Yes, it’ll take more effort but the payback is massive and gives you another argument to take to the CFO when asking for the budget to exhibit.
So when we exhibit in this new world, we still speak, exhibit, pay for the bar bill but we also capture months or potentially 12 months’ worth of content in just two days.
Think about it, you have an audience at your disposal on the show floor (to a degree of course). How can you use visitors to help shape your experience and engage an even greater audience all year-round?
You’re more likely to reach new audiences that you haven’t done previously.
Let’s look at how simply recording a podcast from your booth, can generate over 80 different pieces of content for your audience.
Turn your booth into a podcast studio
Whilst yes, it requires a little investment or hiring an external team if you don’t have the skills in-house but over the course of two or three days you could generate over 80 different pieces of content.
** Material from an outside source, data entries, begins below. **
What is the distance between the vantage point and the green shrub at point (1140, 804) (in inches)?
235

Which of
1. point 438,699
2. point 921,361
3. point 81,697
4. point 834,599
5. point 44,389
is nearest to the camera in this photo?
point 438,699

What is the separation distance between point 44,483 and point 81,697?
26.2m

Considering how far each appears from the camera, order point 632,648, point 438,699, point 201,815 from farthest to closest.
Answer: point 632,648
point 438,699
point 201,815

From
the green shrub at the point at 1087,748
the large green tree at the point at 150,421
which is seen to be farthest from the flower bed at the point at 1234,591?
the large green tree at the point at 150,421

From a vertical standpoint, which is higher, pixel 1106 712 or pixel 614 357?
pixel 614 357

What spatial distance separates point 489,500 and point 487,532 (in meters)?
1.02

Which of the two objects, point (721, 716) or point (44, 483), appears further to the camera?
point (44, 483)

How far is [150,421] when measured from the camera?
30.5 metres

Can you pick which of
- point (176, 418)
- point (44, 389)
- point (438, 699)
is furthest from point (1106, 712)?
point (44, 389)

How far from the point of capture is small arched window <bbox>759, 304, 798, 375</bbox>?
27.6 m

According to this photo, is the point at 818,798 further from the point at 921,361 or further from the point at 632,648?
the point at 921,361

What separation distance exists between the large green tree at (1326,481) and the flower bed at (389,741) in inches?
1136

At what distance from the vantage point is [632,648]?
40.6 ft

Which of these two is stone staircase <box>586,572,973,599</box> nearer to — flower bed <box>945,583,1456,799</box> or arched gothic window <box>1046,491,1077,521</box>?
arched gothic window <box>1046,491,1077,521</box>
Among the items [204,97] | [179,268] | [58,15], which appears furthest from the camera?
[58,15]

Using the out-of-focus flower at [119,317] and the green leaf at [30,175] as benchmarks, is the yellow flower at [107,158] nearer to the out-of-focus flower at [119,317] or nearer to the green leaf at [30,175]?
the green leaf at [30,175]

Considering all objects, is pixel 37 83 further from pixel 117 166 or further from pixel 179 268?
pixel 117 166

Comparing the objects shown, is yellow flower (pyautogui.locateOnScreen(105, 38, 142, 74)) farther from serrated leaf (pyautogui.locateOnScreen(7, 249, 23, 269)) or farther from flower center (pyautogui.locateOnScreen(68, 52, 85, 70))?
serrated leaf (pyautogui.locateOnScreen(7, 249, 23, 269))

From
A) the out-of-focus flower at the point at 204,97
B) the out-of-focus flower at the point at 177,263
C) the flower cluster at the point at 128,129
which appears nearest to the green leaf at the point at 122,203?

This can be shared across various mediums where you regularly connect with your audience, paid or organic.
What if you partnered with the organizer to help create this content in a side room for them, with a direct link or viewing to the show floor? Remember that organizers love content…
Let’s break down those one hundred pieces of content a bit further. One thirty-minute podcast could help you generate:
- x1 white paper or report
- x1 Youtube video
- x3 articles – that’s driven from three talking points in your episode
- x6 social media posts – whether video or image-based
All in, from just eight recorded episodes at an event, you’re generating at least 88 new pieces of content, relevant to your industry, shared to your audience for greater engagement all year round. Marketing teams will love this because you’ve just created content that resonates with your customers and prospects, all in 48 hours.
Research
There may be specialists in your industry or publishers already running regular industry reports, but it doesn’t mean you can’t do it yourself. Whilst research certainly isn’t new, being able to capture real-time audience feedback or input certainly has been revolutionized over the last few years.
Whilst you could be conducting research for your own product development, you could also find out the latest industry trends in real-time. Why not create a simple survey that can be tapped on a tablet at the front of your booth to begin a new realm of research (or add polls in your speaking session).
This is finger on the pulse, live research that you can then use to share snippets throughout the event and generate more interest in visiting your booth. This content in turn could turn into PR-friendly content to follow up and distribute post-event.
Record a few conversations with experts in the field you’re researching and hey presto… you’ve generated even more content.
So, is exhibiting worth it?
If it means meeting customers and prospects and generating more content to engage with your audience year-round, exhibiting is a no-brainer. It’s no longer about just turning up and hoping people visit your stand.
The future is the ‘event longtail’ where you get so much more out of exhibiting.